Making things a lot simpler
I’ve reworked the code for bitmap fonts that I had before. What I had previously was working but in the end was very complicated for no reason.
The new font library has the following (limited) features:
- request any TrueType font installed on the system, with some options (size, italic, bold, anti-aliased)
- using GDI, draw a bitmap of each character in a grid fashion and save in memory
- draw white characters on black background (choosing white for recoloring text just by multiplying the color)

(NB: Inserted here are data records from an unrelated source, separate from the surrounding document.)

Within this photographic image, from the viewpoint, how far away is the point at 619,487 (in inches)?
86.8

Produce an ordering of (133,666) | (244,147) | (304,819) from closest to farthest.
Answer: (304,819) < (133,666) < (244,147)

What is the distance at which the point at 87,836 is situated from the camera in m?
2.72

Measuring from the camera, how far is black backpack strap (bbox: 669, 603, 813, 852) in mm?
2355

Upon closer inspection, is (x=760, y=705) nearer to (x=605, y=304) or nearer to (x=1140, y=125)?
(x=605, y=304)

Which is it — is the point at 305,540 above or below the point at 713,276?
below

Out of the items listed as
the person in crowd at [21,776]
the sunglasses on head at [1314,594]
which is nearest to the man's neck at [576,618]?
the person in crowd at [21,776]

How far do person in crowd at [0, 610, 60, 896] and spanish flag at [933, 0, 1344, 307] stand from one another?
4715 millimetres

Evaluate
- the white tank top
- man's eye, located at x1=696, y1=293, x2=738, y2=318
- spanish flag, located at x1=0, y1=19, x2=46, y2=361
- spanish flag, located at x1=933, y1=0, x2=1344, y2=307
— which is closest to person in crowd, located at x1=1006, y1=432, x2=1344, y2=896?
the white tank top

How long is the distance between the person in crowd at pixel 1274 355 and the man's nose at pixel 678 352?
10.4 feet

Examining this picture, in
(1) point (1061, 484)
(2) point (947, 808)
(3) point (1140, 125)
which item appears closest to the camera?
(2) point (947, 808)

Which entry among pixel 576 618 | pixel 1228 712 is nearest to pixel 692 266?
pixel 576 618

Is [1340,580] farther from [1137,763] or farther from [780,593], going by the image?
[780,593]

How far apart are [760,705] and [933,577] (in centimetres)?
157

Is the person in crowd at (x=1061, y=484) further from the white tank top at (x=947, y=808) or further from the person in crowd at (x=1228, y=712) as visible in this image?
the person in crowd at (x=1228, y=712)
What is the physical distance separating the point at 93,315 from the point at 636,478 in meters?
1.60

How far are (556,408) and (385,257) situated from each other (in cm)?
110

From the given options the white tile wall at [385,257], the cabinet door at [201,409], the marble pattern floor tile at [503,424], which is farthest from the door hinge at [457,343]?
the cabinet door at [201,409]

- drawing with 24-bit RGB colors, another step is required to transform to 32-bit RGBA, filtering black pixels to become transparent pixels
- save each glyph metrics (limited to space of each character, before / after spacing) and UV coords
- bundle data in a Font C struct
typedef struct {
uint width;
int spacing_before;
int glyph_width;
int spacing_after;
float uv_x;
float uv_y;
float uv_width;
float uv_height;
} Glyph;
typedef struct {
char name[64];
uint size;
bool italic;
bool bold;
bool anti_aliased;
Image *image;
Glyph data[256];
} Font;
There, it’s very basic, but it actually has everything needed to render text.
It wasn’t too difficult to use that in an openGL sample
- import the font image to create the texture
- use a textured quad for each character
- the font libary has a function to get UV coords of each glyph
- enable blending
And voila!

Sadly this obviously only works on Windows, I might have a hard time porting it on other platforms, though I’ll always have the option of pre-baking my bitmap fonts on Windows and embed those in libraries.
Why do all this while something like freetype exists? Well I don’t want to add any more dependencies. I feel like I have too many already.
What’s next?
I will work on completing unit tests for base libraries (math, core, image). That will certainly take quite a bit of time, but it’s been nagging at me for a while now.
I won’t write unit tests for higher level libraries, but I think those three are basic enough to warrant to be checked thoroughly, and that a bug in those functions could cause me a lot of headaches later on.
Unfortunately I don’t expect to have cool results to showcase in the near future… actually a fully fledged unit test suite is kind of cool in itself, it’s bug-proofing the code!